These thoughts are from an old Xavier Men’s Program Basketball Coaching newsletter. If you are interested in seeing their archive or signing up for the newsletter, click this link: Xavier Basketball Newsletter
Blueprint for a successful coaching philosophy–Jimmy Dykes
Coach Dykes is the former Women’s Coach at Arkansas. Prior to taking the job this past spring, he has been an analyst for ESPN and has served as an Assistant for several D1 Men’s Programs.

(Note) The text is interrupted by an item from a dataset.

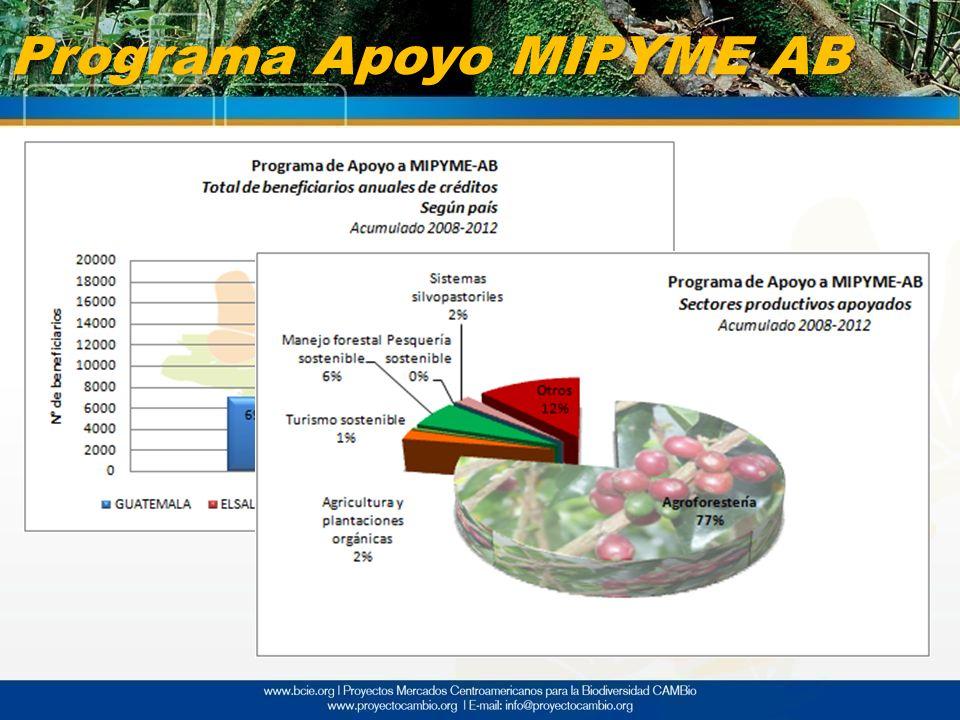 Programa Apoyo MIPYME AB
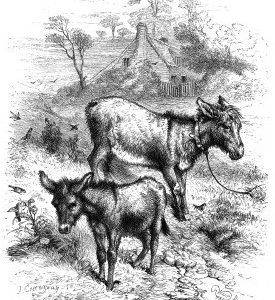 1860 A Young Ass by Harrison Weir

He also spent a year as a Scout for the NBA Seattle Sonics (now the OKC Thunder).
Even though you probably won’t agree with everything, I think that there are at least a few thoughts included that can be applied to your coaching and to your team.
1) Everyday guys will beat sometime guys every day.
– High talent guys that are sometime guys will be a year of frustration.
– Key areas of recruiting: evaluation of talent and evaluation of character.
– Everyday guys go every day, every possession.
– When evaluating a player, watch how they respond in a bad game.
2) If you are not tough, you will not win.
– Do not flinch on a loose ball.
– Blow up screens.
– Do not let one mistake become two.
– “Toughness is doing what is right when it is really really hard to do what is right.”
3) If you cannot talk it, you cannot execute it.
– Players must be able to talk the action.
4) Practice for 5-10 minutes without talking.
– Will drive home the importance of talking real quick.
5) If you aren’t talking loud enough in practice to be heard in a silent gym, you will not be heard in the loudest arena.
6) Where are we scoring from? 3 key areas:
– The free throw line should be a number one priority in an offense .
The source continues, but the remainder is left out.